Strijdkrachten van de Europese Unie
Uit Wikipedia, de vrije encyclopedia
De strijdkrachten van de Europese Unie omvatten de verschillende samenwerkingsstructuren die er zijn ingesteld tussen de krijgsmachten van de lidstaten, zowel intergouvernementeel als binnen het institutionele raamwerk van de Europese Unie: het Gemeenschappelijk veiligheids- en defensiebeleid (GVDB) als tak van het Gemeenschappelijk buitenlands en veiligheidsbeleid (GBVB).

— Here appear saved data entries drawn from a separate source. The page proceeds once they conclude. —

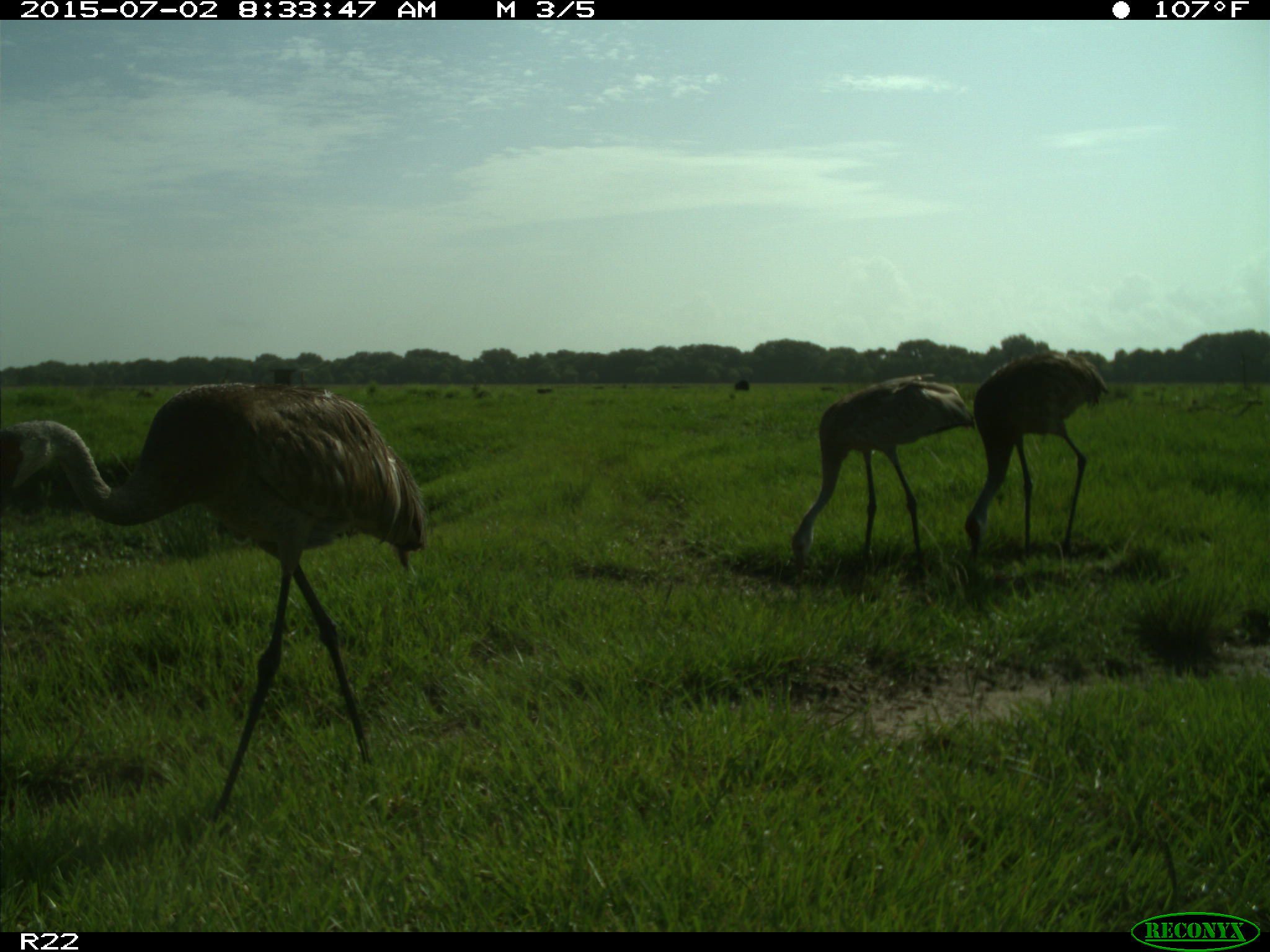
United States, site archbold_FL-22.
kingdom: Animalia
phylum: Chordata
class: Mammalia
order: Artiodactyla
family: Bovidae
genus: Bos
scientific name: Bos taurus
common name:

Het beleidsterrein van defensie is voornamelijk het domein van natiestaten en het belangrijkste militaire bondgenootschap Europa blijft de intergouvernementele Noord-Atlantische Verdragsorganisatie (NAVO), waaronder 22 EU-lidstaten (van de 27) vallen en 7 Europese niet-EU-landen (Albanië, IJsland, Noord-Macedonië, Montenegro, Turkije en Noorwegen en het Verenigd Koninkrijk) en de Verenigde Staten en Canada. De ontwikkeling van het GVDB in verband met de bestaande rol van de NAVO is een omstreden zaak. De militaire vorm van Europese integratie is echter geïntensiveerd in het begin van de 21e eeuw, hetgeen heeft geleid tot het uitvoeren van verschillende militaire interventies van de EU (30) en de oprichting van "EU Battlegroups". De laatsten zijn echter nog nooit ingezet bij operaties, en andere recente voorbeelden van militaire integratie, zoals het Eurokorps, de European Gendarmerie Force en het European Air Transport Command, zijn intergouvernementeel en vallen buiten het (supranationale) institutionele raamwerk van de Unie.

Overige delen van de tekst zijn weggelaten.